The question of whether proceedings under Sections 138 and 141 of the Negotiable Instruments Act, 1881 (NI Act) are covered by the moratorium imposed under Section 14 of the Insolvency and Bankruptcy Code, 2016 (IBC) has been addressed by the Hon’ble Supreme Court in P. Mohanraj v. Shah Brothers Ispat Pvt. Ltd. (2021) 6 SCC 258 and, more recently, in Vishnoo Mittal v. M/s Shakti Trading Company (Special Leave to Appeal (Crl.) No. 1104/2022).
Supreme Court's Ruling in P. Mohanraj v. Shah Brothers Ispat Pvt. Ltd.
In P. Mohanraj, the Supreme Court held that the scope of Section 14 of the IBC is broad enough to cover proceedings under Sections 138 and 141 of the NI Act. Consequently, once the Corporate Insolvency Resolution Process (CIRP) is initiated, and a moratorium is imposed, any pending or new proceedings under the NI Act against the corporate debtor must be stayed. However, the Court clarified that the moratorium applies only to the corporate debtor and does not extend to natural persons who are in charge of the company, as per Sections 141(1) and 141(2) of the NI Act.
The case involved cheques that were dishonored on 03.03.2017 and 28.04.2017, with demand notices issued on 31.03.2017 and 05.05.2017. A moratorium was subsequently imposed on 06.06.2017—after the lapse of 15 days from the demand notices. Since the cause of action under Section 138 of the NI Act arose before the moratorium was imposed, the Court ruled that while proceedings against the corporate debtor were barred, those against the responsible natural persons could continue.

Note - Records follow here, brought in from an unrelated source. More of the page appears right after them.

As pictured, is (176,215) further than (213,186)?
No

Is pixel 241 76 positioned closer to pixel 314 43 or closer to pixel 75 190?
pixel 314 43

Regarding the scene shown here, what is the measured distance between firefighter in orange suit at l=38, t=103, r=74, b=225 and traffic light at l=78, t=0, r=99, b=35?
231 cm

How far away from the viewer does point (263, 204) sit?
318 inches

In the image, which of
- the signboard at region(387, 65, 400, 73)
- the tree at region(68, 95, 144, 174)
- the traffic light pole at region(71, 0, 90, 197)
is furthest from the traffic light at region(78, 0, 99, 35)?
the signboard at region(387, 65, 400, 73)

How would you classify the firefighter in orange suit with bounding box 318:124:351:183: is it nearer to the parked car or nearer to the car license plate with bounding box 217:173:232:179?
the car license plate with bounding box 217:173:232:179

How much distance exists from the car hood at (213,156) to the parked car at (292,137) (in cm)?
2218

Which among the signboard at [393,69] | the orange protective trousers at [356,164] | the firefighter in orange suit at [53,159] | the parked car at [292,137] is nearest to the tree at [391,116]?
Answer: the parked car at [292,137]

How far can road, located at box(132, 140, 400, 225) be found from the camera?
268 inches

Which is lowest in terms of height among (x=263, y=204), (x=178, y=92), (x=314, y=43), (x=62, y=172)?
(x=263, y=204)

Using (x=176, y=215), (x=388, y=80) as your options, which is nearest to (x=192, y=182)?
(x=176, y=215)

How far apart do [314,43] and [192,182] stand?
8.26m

Supreme Court's Ruling in Vishnoo Mittal v. M/s Shakti Trading Company
The case of Vishnoo Mittal involved a different scenario—where the 15-day period following the demand notice expired after the moratorium had already been imposed under Section 14 of the IBC.

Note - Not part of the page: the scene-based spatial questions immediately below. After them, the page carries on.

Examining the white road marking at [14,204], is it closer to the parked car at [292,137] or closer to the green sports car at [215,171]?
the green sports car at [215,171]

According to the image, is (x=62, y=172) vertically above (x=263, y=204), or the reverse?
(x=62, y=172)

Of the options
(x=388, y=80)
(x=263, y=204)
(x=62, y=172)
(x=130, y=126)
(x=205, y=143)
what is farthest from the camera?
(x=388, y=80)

Here, insolvency proceedings were initiated against the corporate debtor on 25.07.2018, and a moratorium was imposed on the same date. The demand notice under Section 138 of the NI Act was issued on 06.08.2018—after the moratorium had taken effect. Since the cause of action under Section 138 arises only after 15 days from the demand notice, in this case, it arose on 21.08.2018—when the moratorium was already in place.
Furthermore, under Section 17 of the IBC, once an Interim Resolution Professional (IRP) is appointed, the powers of the board of directors, including financial management, are suspended. Since the accused was no longer in control of the company at the time the demand notice was issued, compliance with the notice or payment of the cheque amount was not possible. The complainant had already filed a claim with the IRP, reinforcing that the issue should be resolved within the IBC framework rather than through criminal proceedings under the NI Act.
Accordingly, the Supreme Court quashed the proceedings initiated under Section 138 of the NI Act.
Conclusion
The Supreme Court’s rulings in P. Mohanraj and Vishnoo Mittal have clarified the interplay between Section 14 of the IBC and proceedings under the NI Act. While cheque bounce proceedings against the corporate debtor are barred during the moratorium, those against natural persons can continue if the cause of action arose before the moratorium. However, if the cause of action itself arises after the imposition of the moratorium, such proceedings cannot be sustained. These rulings reinforce the principle that insolvency resolution should take precedence over parallel criminal proceedings in matters concerning financial liabilities.